» To do
Please give the cost of the present Government's revised Road Decongestion Programme, as stated in the article on PPPs in Mauritius below.

» Excerpted passage
——————————

Infrastructure Minister deplores lack of knowledge to implement PPPs in Mauritius though opportunities exist
Several Public-Private Partnership (PPP) opportunities exist in Mauritius namely with the forthcoming smart cities and techno parks, as well as the future implementation of the decongestion programme and housing projects. However the country lacks the expertise to apply the PPP as we do not understand the mechanism well enough.
This was the gist of the speech of the Minister of Public Infrastructure and Land Transport, Mr Nandcoomar Bodha, who was proceeding this morning with the opening of a Training Seminar on Public Private Partnership organised by the British High Commission at Hennessy Park Hotel in Ebène.
Commending the British High Commissioner for its PPP Masterclass initiative for representatives of the public and private sectors in Mauritius, Minister Bodha highlighted the advantages of PPP namely the possibility for the State to have a megastructure which it cannot afford through a Build-Operate-Transfer system whereby the investment and risks are transferred to the operator. He affirmed that the best PPP should be in the best interest of the nation.
According to Minister Bodha, Mauritius is at the infancy of PPP as the country never had a real PPP project so far. Taking the example of the Rs 35 billion Road Decongestion Programme proposed by the former Government, which was to be implemented on a PPP basis, the Minister stated that Mauritius did not have the expertise to decide whether the PPP was the right formula, while the procedures regarding the bidding process were never mastered and were completely in the hands of the consultants. The Minister also recalled that the present Government has shelved the previous project and come up with a revised Road Decongestion Programme costing only Rs 15.5 b and comprising five mega-projects.

——————————

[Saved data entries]
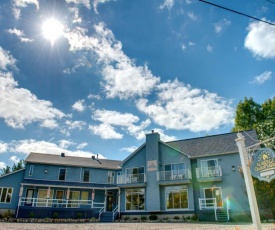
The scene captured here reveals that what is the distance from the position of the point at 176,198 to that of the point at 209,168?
4636 mm

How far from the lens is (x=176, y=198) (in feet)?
81.2

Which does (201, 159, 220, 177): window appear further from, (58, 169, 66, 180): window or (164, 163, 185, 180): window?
(58, 169, 66, 180): window

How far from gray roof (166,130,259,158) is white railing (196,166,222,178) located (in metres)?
1.43

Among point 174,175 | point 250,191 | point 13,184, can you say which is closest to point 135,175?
point 174,175

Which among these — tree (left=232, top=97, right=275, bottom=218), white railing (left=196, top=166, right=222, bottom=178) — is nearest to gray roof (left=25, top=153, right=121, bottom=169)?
white railing (left=196, top=166, right=222, bottom=178)

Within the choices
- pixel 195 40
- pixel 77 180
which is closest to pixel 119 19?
pixel 195 40

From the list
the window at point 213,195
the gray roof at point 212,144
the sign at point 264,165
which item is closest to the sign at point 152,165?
the gray roof at point 212,144

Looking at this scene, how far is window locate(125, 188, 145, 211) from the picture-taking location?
2638 centimetres

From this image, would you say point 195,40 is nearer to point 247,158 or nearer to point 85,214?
point 247,158

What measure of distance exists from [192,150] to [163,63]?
13.4 meters

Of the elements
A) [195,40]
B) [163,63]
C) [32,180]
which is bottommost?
[32,180]

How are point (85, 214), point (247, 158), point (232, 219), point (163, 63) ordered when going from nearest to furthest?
point (247, 158)
point (163, 63)
point (232, 219)
point (85, 214)

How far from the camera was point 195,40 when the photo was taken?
12484 mm

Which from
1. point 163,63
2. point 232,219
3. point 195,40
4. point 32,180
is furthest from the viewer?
point 32,180
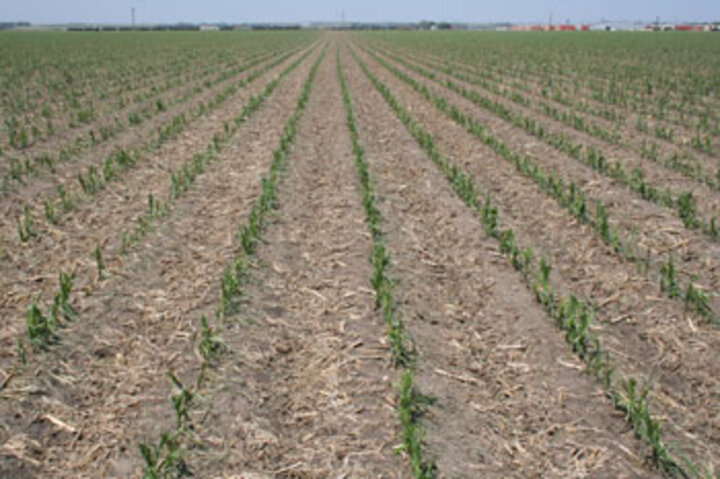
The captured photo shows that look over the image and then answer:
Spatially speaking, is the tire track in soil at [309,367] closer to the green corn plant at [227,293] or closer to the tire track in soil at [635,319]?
the green corn plant at [227,293]

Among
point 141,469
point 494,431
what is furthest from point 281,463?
point 494,431

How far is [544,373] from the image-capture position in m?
4.68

——————————

» Solution to the problem
Rs 15.5 b